The figure below shows a screenshot of μC/Probe’s kernel awareness of a test application. The Stack Usage column shows a bar graph of the maximum stack usage at any given time for each task. Although a screenshot was taken, μC/Probe updates and displays this information live so you don’t have to stop the target to view this information as it’s being updated.
Green indicates that the maximum stack usage has been kept below 70%.
Yellow indicates that stack usage is between 70% and 90%.
Red indicates that stack usage has exceeded 90%.
Clearly, the stack for the task that uses 92% should be increased to bring it back below the 70% range. The task stack that is Yellow is the idle task, and, at 77%, it will generally not be an issue unless you add code to the idle task callback function (this depends on the RTOS you use).
Sizing task stacks to prevent overflows
RTOSs and application code often have to disable interrupts when manipulating internal data structures (i.e., critical sections). RTOS developers make every attempt to reduce the interrupt disable time as it impacts the responsiveness of the system to events.
Some RTOSs actually measure the worst-case interrupt disable time on a per-task basis as shown in the μC/Probe screenshot below. This information is invaluable if you are trying to satisfy real-time deadlines.
The amount of time interrupts are disabled greatly depends on the CPU, its clock rate, your application and the RTOS service being invoked. The
task that disables interrupts the longest is highlighted in Red. This allows you to quickly identify potential outliers, especially in large and complex applications.
Displaying maximum interrupt disable times
If the largest interrupt disable time is caused by the RTOS, then you might not be able to do much about it except possibly:
Priority inversion occurs when a low-priority task holds a resource that a high-priority task needs. The problem is aggravated when medium-priority tasks preempt the low-priority task while it holds the resource. The term “priority inversion” refers to the fact that a low priority task acts as if it had a higher priority than the high-priority task, at least when it comes to sharing that resource.
Priority inversions are a problem in real-time systems and occur when using a priority-based preemptive kernel (most RTOSs are preemptive). As
shown in the diagram below, SystemView is used to illustrate a priority-inversion scenario.
App HPT (High Priority Task) has the highest priority
App MPT (Medium Priority Task) has a medium priority
App LPT (Low Priority Task) has the lowest priority
Priority inversion caused when using a semaphore to share a resource
1 - The LPT is the only task that is ready-to-run, so it gets the CPU and acquires asemaphore to gain access to a shared resource.
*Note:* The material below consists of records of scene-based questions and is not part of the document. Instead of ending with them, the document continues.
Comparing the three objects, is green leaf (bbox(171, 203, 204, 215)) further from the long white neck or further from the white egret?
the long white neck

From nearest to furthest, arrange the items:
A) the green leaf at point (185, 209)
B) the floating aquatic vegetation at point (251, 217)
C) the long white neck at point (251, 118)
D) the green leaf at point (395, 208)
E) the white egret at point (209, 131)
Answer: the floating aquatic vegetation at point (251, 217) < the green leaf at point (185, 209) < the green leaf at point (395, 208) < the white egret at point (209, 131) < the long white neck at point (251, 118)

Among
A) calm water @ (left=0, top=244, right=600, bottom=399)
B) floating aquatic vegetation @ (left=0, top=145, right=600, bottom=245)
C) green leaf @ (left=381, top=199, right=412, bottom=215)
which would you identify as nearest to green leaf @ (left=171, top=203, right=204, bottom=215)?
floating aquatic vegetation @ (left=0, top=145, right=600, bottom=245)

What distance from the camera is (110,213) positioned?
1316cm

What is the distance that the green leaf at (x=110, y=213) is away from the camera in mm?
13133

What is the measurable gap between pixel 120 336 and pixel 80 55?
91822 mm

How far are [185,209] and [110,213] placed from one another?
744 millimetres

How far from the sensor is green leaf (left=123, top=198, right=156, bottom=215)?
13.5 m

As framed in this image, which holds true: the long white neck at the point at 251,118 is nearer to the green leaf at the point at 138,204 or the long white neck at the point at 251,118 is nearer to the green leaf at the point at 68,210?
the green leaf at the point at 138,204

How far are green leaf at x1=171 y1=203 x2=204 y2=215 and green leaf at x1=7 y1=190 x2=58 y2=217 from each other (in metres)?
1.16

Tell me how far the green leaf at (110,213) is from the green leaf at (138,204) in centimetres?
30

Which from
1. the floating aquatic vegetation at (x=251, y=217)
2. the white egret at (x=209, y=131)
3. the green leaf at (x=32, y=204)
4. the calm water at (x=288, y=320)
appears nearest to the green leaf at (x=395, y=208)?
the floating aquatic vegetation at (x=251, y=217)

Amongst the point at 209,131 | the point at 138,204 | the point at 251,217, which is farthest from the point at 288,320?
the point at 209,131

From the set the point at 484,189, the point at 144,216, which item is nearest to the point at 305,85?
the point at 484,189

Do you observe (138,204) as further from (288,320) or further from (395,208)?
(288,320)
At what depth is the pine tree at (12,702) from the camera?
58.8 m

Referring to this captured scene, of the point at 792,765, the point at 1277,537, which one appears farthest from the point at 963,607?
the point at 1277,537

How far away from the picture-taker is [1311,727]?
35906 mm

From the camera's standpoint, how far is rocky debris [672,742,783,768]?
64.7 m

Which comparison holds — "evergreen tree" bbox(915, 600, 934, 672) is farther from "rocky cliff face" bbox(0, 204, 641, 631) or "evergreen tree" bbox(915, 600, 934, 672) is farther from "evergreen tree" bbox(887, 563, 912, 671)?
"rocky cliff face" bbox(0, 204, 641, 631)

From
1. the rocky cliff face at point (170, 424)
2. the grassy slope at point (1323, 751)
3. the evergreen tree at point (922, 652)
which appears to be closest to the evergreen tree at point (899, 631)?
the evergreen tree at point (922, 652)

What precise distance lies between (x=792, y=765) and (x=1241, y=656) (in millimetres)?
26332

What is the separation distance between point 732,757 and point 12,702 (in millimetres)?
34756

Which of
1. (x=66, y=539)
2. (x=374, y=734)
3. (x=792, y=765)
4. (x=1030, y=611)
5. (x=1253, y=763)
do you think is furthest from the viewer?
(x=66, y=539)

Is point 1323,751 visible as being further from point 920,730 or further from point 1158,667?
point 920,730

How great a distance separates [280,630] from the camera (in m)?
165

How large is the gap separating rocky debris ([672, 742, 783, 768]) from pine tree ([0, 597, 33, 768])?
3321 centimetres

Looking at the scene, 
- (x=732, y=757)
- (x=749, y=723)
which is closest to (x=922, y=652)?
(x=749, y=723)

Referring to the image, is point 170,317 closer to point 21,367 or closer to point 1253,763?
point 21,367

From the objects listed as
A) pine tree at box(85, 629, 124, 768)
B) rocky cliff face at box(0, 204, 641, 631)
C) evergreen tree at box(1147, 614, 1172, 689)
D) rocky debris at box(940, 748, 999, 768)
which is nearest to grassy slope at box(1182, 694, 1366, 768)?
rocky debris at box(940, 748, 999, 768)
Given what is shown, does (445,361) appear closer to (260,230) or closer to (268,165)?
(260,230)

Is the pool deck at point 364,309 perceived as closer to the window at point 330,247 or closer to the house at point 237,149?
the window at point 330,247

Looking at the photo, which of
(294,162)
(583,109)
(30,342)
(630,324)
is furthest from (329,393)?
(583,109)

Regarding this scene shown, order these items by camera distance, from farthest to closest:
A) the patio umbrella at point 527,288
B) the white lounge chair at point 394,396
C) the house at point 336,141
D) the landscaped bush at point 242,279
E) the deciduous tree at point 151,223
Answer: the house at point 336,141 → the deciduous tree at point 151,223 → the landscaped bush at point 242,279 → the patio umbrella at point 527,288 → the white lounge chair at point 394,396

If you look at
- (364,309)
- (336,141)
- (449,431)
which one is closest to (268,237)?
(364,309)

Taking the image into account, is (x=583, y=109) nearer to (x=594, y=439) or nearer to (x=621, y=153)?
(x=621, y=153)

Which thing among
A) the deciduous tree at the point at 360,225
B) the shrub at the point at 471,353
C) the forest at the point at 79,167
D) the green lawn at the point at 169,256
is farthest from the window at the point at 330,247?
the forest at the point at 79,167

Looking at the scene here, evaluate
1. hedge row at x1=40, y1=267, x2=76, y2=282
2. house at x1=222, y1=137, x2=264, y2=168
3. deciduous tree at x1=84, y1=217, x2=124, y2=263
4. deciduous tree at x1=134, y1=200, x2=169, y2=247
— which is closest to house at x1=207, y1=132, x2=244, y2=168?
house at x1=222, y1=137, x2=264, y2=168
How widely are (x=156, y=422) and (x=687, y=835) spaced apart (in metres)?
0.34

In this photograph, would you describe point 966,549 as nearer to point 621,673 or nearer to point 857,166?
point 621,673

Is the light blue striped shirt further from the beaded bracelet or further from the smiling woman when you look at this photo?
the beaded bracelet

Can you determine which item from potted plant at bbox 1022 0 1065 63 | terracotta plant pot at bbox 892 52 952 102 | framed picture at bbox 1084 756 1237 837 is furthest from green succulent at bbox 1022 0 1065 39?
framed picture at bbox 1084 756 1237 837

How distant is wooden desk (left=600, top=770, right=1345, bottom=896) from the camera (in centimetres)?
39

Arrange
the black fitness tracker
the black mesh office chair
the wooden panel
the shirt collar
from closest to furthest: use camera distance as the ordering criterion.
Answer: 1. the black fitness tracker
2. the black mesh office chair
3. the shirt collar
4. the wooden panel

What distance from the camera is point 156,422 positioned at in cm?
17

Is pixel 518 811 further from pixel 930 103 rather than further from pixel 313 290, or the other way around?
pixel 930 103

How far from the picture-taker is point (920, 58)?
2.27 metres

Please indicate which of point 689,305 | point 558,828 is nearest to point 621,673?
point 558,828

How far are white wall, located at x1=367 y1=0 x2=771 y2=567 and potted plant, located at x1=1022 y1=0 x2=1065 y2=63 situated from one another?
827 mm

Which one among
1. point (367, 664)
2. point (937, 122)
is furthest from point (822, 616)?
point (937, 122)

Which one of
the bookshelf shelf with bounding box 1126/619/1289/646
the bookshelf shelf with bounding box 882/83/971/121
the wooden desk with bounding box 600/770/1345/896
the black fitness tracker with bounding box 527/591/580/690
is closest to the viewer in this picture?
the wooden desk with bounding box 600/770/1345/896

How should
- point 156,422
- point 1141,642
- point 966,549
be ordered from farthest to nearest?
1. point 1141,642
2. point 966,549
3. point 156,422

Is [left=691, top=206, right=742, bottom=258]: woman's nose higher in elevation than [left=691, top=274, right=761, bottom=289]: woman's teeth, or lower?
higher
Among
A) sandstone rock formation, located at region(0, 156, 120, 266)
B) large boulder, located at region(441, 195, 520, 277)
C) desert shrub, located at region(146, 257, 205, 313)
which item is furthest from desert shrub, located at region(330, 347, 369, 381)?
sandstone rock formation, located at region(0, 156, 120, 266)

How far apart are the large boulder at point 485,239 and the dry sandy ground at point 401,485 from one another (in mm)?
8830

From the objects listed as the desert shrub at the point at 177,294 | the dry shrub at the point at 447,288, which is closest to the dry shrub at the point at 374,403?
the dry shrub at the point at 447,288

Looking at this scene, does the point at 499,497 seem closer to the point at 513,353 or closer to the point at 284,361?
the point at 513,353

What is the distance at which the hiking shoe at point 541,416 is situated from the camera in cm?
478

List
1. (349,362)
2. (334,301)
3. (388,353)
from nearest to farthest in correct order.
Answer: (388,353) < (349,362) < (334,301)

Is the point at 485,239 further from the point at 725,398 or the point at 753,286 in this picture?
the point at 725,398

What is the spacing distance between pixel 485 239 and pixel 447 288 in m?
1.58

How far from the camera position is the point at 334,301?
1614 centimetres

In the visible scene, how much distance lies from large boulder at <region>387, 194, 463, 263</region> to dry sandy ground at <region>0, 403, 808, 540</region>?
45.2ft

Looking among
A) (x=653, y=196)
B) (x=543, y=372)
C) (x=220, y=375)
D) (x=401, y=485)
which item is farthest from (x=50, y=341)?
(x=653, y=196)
2 - To simulate the occurrence of a priority inversion, the LPT makes the HPT ready-to-run, and, thus, the RTOS context switches to the HPT.
3 - The HPT makes the MPT ready-to-run but keeps executing because the HPT still has a higher priority.
4 - The HPT needs to access the shared resource and attempts to acquire the semaphore. However, since the semaphore is owned by the LPT, the HPT cannot continue executing, so the RTOS switches to the MPT.
5 - The MPT executes until it needs to wait for its event to reoccur so the RTOS switches back to the LPT.
6 - The LPT finishes its use of the shared resource, so it releases the semaphore. At this point, the RTOS notices that the HPT is waiting for the resource and thus gives the semaphore to the HPT and makes it ready-to-run. The HPT resumes execution and performs whatever operation it needs to perform on the shared resource.
7 - Once the HPT finishes accessing the resource, it releases the semaphore and then waits for its event to reoccur (in this case, we simulated this with a self-suspend).
8 - The LPT resumes execution since neither of the other two tasks are ready-to-run.
9 - The priority inversion occurs because an LPT holds a resource that the HPT needs. However, the problem gets worse when medium-priority tasks further delay the release of the semaphore by the LPT.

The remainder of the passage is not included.